The instability of the job market and resulting layoffs, makes financial security even harder to attain when pursuing a project such as construction, resulting in little to no young Caymanians seeing this as a viable investment option.
With these constraints in mind, it is not uncommon for Caymanians to emigrate to places like the United Kingdom and Canada which, while promoting cultural diffusion and the development of a diaspora, also unfortunately means that fewer qualified young Caymanians are available for managerial positions here.
Companies must then look elsewhere for individuals to fill these important roles. It is a harsh cycle that pushes Caymanians out and draws non-Caymanians in, which also has serious social impacts.
When asked about what would make owning property in Cayman more appealing to them, a few young Caymanian respondents said the following: decreased cost of living, increased wages, and more education surrounding home ownership and real estate.
As with many of the problems we face in these beloved isles, re-educating due to the miseducation of past generations is the crux of seeing true progress towards a brighter future.

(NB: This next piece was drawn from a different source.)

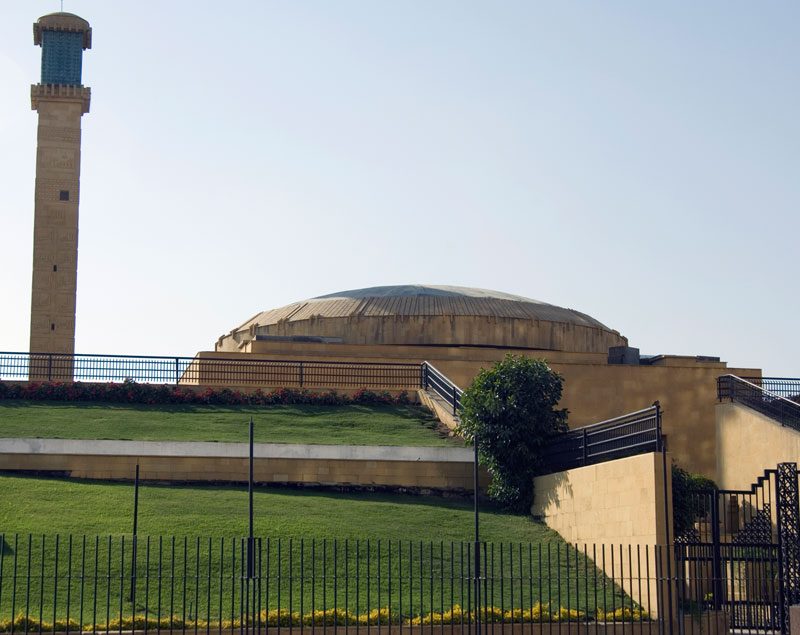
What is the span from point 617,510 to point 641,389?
11.4 metres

Making classes or courses about financial management, investment and real estate mandatory are all very tangible actions that can be taken to equip this next generation with the skills they’d need to provide themselves and their families with stable and secure homes.
The best way to help someone become better is to give them the tools to grow for themselves and we have the capacity to do this.
As it can be seen, this issue will not be fixed by simply putting it under review for the next several years or just talking about its intricacies. Until we realise just how much it intersects with our other issues and begin to really press our government for true action, nothing will change.
It really boils down to finding that balance between outsourcing and insourcing investment and employees so that we can equip our own countrymen and women with the tools they need to live a fulfilling life here, rather than seek that fulfilment elsewhere.
* Aleigha General, 18, is a recent graduate of John Gray High School and Li Po Chun United World College of Hong Kong.